Environmental issues are also popular among members of Plattsburgh’s Temple Beth Israel, a reform Jewish synagogue, Rabbi Andrew Goodman says.
“This congregation in particular is a very special group because most of the people, I would say probably 90 percent of the people, aren’t from this area originally…and they’ve chosen to come up here, and often it’s because of, or at least influenced by some of the beauty outdoors,” he says. “ So the fact that we are tucked in the Adirondacks, right on Lake Champlain, it tends to be a more natural minded group…so because of that we actually do have a very open minded, earth minded, environmental minded congregation.”
Goodman says that even beyond his congregation, environmentalism is deeply rooted in Jewish tradition.
“Judaism started out as an agrarian society, so there was an acute awareness of seasons, of growing [and] of food… because without being aware of how the earth works and without taking care of it, people wouldn’t eat for a year,” he says.
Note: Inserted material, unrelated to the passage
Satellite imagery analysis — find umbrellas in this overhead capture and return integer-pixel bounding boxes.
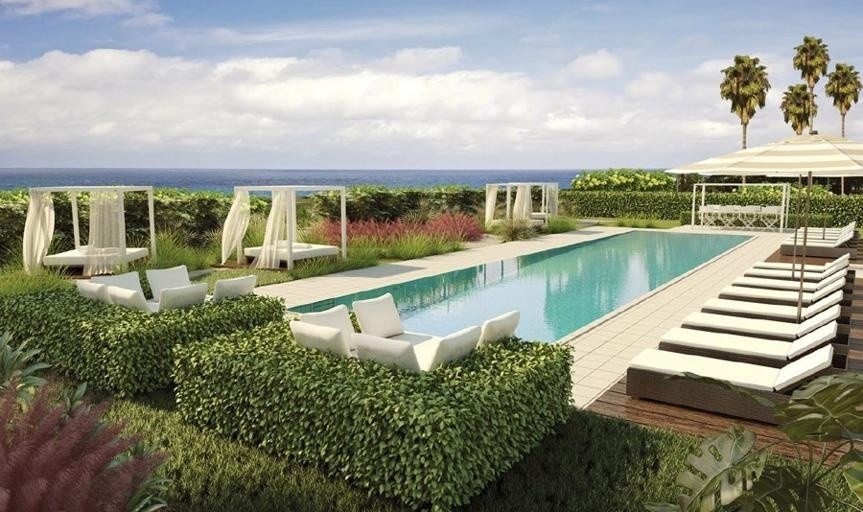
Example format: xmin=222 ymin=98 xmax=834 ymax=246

As for how this tradition translates into modern Jewish life, Goodman says he is currently focused on dietary issues from both an environmental and Jewish perspective. He recently taught a course offered to members of the congregation in which he discussed organic farming, the consumption of meat from animals that have been properly treated and the importance of supporting local farmers rather than large corporations.
Still, some religious groups are hesitant to devote too much time and energy to environmental issues. For example, Doug Kashorek, Minister of the Plattsburgh Church of Christ, a Christian church with no denomination, says that although it is important, “to be good stewards of the environment that God has made,” he says, “there’s a danger in actually worshiping the created things rather than the creator.”
While Kashorek is an advocate for recycling and says that his congregation participates in activities such as high-way cleanups, he also says, “any group that would put the environment above human needs, [such as groups that may be] stopping projects from going forward because they are afraid there’s a certain spotted owl or something like that,” may be focusing too much on God’s creations, rather than on God.
Goodman says Kashorek’s fear of false worship is not as much of a concern in Judaism. In tending the Earth, being socially responsible, striving for sustainability, making sure everyone has enough food, and striving for social justice, we are connecting ourselves to God, he says.
Meskunas seems to hold a similar view. “I see God in everything,” he says. “I don’t see that you can separate pieces and parts.”